They walked down to the railway station; and on the way Sir Tancred informed Tinker that he was to take Elizabeth Kernaby up to London, to 11a Cadogan Square, and, at a cost of six out of his seven shillings, bought two half third-class tickets. On their way back he learned, no less to his surprise than his joy, that Tinker was the possessor of eighteenpence. To make assurance surer, therefore, he bought a basket of strawberries, and when the Biggleswades returned to the hotel for lunch, they found the Beauleighs in the porch, eating them.

"Would you like some strawberries, little girl?" said Tinker as they passed, and he held out the basket to the child.

"Yeth, pleath," she said, and stepped forward to take one.

"No, no, Keziah," broke in Mrs. Biggleswade. "You know they don't agree with you!" And she caught her away, and hurried her into the hotel.

"Children like sweet things; but they sometimes don't agree with them," said Mr. Biggleswade sapiently, his loose and flabby bulk swelling yet bigger at the thought that he was speaking to a member of the aristocracy.

"That is very true," said Sir Tancred pleasantly.

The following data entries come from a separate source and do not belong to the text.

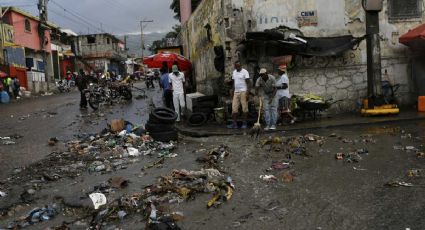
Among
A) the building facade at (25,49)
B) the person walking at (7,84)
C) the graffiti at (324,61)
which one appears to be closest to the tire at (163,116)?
the graffiti at (324,61)

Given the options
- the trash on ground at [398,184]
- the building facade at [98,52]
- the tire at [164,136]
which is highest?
the building facade at [98,52]

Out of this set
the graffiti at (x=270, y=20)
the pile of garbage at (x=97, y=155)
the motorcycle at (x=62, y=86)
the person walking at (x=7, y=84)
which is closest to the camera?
the pile of garbage at (x=97, y=155)

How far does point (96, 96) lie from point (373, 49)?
12154 mm

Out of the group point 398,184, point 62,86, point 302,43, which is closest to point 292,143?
point 398,184

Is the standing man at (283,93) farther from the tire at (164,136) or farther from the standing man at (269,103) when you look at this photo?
the tire at (164,136)

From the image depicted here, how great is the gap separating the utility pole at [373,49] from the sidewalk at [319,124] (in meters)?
0.90

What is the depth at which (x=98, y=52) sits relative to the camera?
7169 cm

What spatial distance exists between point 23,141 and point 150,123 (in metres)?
3.71

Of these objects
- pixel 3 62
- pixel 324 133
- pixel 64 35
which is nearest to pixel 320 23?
pixel 324 133

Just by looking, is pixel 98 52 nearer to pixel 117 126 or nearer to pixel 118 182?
pixel 117 126

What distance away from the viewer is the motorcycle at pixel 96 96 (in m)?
20.6

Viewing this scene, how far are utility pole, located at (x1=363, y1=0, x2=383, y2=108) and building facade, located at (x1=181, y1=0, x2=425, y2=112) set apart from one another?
0.44m

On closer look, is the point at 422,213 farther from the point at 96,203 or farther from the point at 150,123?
the point at 150,123

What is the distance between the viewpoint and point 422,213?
5746 mm
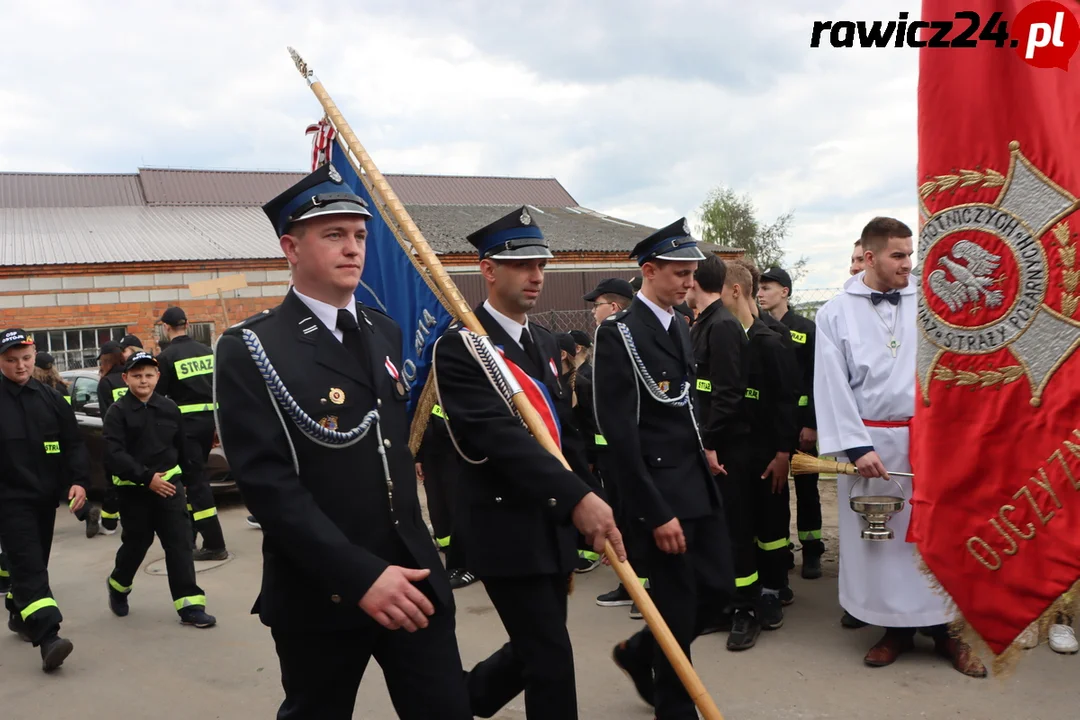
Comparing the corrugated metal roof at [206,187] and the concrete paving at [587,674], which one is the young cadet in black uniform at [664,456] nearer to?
the concrete paving at [587,674]

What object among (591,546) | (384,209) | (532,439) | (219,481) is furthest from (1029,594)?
(219,481)

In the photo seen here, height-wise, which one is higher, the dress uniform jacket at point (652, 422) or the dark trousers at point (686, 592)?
the dress uniform jacket at point (652, 422)

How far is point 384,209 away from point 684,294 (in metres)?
1.98

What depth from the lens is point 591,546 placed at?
3357 millimetres

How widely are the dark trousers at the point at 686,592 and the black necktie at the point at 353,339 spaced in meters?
1.72

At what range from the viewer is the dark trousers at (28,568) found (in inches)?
224

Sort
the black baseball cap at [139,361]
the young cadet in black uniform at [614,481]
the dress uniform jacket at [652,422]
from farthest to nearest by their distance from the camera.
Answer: the black baseball cap at [139,361], the young cadet in black uniform at [614,481], the dress uniform jacket at [652,422]

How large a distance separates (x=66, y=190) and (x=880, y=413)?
87.9 ft

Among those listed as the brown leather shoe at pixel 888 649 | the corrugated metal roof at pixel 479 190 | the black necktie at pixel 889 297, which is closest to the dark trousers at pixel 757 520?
the brown leather shoe at pixel 888 649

Surprised by this affability, but swift to seize on a conversational opening with a baronet, Mr. Biggleswade stayed talking with him in the porch; he talked to him all lunch-time: and he talked to him on the sands after lunch. His unbridled appetite for the society of the aristocracy proved his undoing. For at a few minutes to three Sir Tancred proposed a stroll along the shore. They went slowly, Mr. Biggleswade rising to the great social occasion for which he had so long hankered, and proving himself, in his talk, a thorough man of the world.

As they passed round the promontory at the end of the little bay, and Sir Tancred took out his handkerchief, Tinker was awaiting the signal, impatient, but cool; and as they passed out of sight, he began to steal up behind the drowsy Mrs. Biggleswade and presently, touching the child on the shoulder, beckoned her to come with him.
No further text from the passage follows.